TASK INPUT>

»»

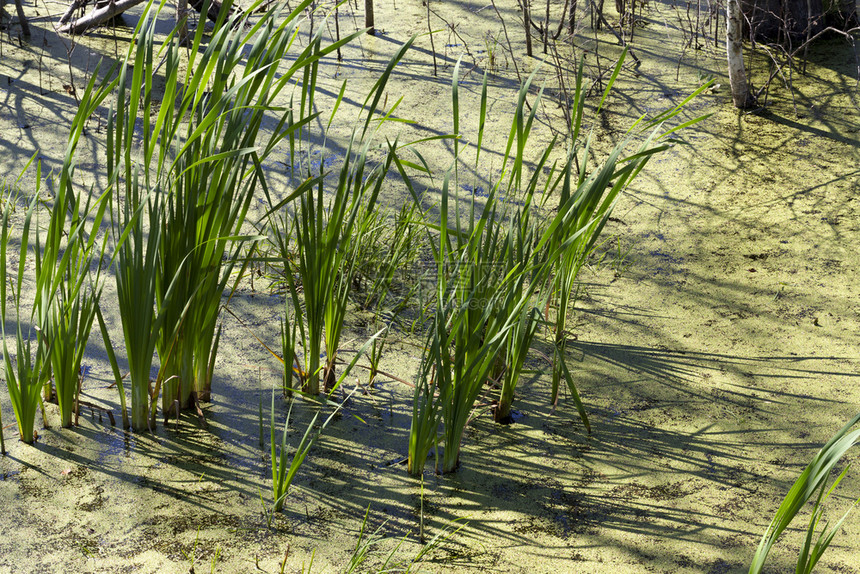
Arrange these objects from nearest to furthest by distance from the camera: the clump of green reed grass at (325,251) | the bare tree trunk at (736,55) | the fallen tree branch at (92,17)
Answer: the clump of green reed grass at (325,251) → the bare tree trunk at (736,55) → the fallen tree branch at (92,17)

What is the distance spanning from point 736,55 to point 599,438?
1999mm

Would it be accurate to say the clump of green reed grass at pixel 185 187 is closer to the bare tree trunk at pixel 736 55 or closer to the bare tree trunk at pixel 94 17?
the bare tree trunk at pixel 736 55

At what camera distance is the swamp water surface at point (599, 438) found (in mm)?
1488

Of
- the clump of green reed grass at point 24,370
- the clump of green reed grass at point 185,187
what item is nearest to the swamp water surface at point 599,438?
the clump of green reed grass at point 24,370

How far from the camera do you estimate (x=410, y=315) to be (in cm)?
221

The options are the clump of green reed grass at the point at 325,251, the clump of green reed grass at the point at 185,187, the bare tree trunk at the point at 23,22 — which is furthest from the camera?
the bare tree trunk at the point at 23,22

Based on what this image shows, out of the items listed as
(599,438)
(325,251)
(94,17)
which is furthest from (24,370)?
(94,17)

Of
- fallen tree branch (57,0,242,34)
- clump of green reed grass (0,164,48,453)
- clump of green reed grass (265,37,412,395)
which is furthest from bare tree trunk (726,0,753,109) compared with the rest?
clump of green reed grass (0,164,48,453)

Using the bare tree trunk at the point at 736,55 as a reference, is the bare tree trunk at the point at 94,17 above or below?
below

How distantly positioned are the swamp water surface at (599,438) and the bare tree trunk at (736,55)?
0.42 meters

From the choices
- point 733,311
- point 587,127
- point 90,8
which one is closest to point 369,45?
point 587,127

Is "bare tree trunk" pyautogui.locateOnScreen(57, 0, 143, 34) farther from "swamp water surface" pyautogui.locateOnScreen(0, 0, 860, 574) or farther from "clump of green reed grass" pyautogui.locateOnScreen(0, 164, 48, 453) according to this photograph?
"clump of green reed grass" pyautogui.locateOnScreen(0, 164, 48, 453)

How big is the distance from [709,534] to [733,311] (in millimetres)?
851

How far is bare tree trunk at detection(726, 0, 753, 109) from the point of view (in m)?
3.08
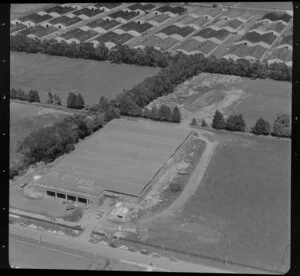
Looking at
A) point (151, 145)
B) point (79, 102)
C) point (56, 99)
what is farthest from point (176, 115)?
point (56, 99)

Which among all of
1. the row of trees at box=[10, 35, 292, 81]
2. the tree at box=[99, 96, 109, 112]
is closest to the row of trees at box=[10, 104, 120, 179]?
the tree at box=[99, 96, 109, 112]

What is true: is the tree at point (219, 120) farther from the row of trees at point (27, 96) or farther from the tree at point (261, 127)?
the row of trees at point (27, 96)

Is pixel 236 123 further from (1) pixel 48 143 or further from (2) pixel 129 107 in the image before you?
(1) pixel 48 143

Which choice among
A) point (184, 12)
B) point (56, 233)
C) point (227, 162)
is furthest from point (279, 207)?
point (184, 12)

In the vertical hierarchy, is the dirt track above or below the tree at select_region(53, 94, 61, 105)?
below

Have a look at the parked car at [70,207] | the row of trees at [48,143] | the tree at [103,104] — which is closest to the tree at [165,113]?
the tree at [103,104]

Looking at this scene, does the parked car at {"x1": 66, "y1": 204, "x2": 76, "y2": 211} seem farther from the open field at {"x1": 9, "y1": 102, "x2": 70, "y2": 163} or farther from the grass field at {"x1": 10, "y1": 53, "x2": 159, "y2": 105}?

««

TASK DETAILS> Every entry must be transcribed exactly. Pictures do not belong in the copy.

ANSWER TO THIS TASK>
Arrange these objects from nearest to furthest by distance from the camera: the clump of green reed grass at (325,251) | the bare tree trunk at (736,55) | the fallen tree branch at (92,17)
Answer: the clump of green reed grass at (325,251) → the bare tree trunk at (736,55) → the fallen tree branch at (92,17)

What is the distance spanning from point 736,55 to point 599,438?
1999mm

Would it be accurate to say the clump of green reed grass at pixel 185 187 is closer to the bare tree trunk at pixel 736 55 or closer to the bare tree trunk at pixel 94 17?
the bare tree trunk at pixel 736 55

At what camera distance is the swamp water surface at point (599, 438) found (in mm)?
1488

Of
- the clump of green reed grass at point 24,370
- the clump of green reed grass at point 185,187
what item is nearest to the swamp water surface at point 599,438?
the clump of green reed grass at point 24,370

How far from the camera do you estimate (x=410, y=315) to be (in cm)?
221

The options are the clump of green reed grass at the point at 325,251, the clump of green reed grass at the point at 185,187, the bare tree trunk at the point at 23,22 — which is furthest from the camera?
the bare tree trunk at the point at 23,22

Based on what this image shows, out of the items listed as
(599,438)
(325,251)
(94,17)
which is furthest from (24,370)?
(94,17)

Of
- fallen tree branch (57,0,242,34)
- clump of green reed grass (0,164,48,453)
- clump of green reed grass (265,37,412,395)
which is furthest from bare tree trunk (726,0,753,109) compared with the rest?
clump of green reed grass (0,164,48,453)

Using the bare tree trunk at the point at 736,55 as a reference, is the bare tree trunk at the point at 94,17 above or below?
below

How distantly positioned are the swamp water surface at (599,438) and the bare tree trunk at (736,55)?
0.42 meters

From the choices
- point 733,311
- point 587,127
- point 90,8
which one is closest to point 369,45?
point 587,127

Is "bare tree trunk" pyautogui.locateOnScreen(57, 0, 143, 34) farther from "swamp water surface" pyautogui.locateOnScreen(0, 0, 860, 574) or farther from "clump of green reed grass" pyautogui.locateOnScreen(0, 164, 48, 453) according to this photograph?
"clump of green reed grass" pyautogui.locateOnScreen(0, 164, 48, 453)

How big is the distance from [709,534] to [733,311] (in millimetres)?
851

How far is bare tree trunk at detection(726, 0, 753, 109) from the point of view (in m)?
3.08
Looking at
A) point (151, 145)
B) point (79, 102)
C) point (56, 99)
what is farthest from point (176, 115)?
point (56, 99)

Which among all of
1. the row of trees at box=[10, 35, 292, 81]
2. the tree at box=[99, 96, 109, 112]
is closest to the row of trees at box=[10, 104, 120, 179]?
the tree at box=[99, 96, 109, 112]

What is true: is the tree at point (219, 120) farther from the row of trees at point (27, 96) or farther from the tree at point (261, 127)?
the row of trees at point (27, 96)

Is pixel 236 123 further from (1) pixel 48 143 or further from (2) pixel 129 107 in the image before you?
(1) pixel 48 143

Which choice among
A) point (184, 12)
B) point (56, 233)
C) point (227, 162)
is furthest from point (279, 207)?
point (184, 12)

In the vertical hierarchy, is the dirt track above or below the tree at select_region(53, 94, 61, 105)?
below

Have a look at the parked car at [70,207] | the row of trees at [48,143] | the tree at [103,104] — which is closest to the tree at [165,113]?
the tree at [103,104]

Looking at this scene, does the parked car at {"x1": 66, "y1": 204, "x2": 76, "y2": 211} seem farther from the open field at {"x1": 9, "y1": 102, "x2": 70, "y2": 163} or farther from the grass field at {"x1": 10, "y1": 53, "x2": 159, "y2": 105}?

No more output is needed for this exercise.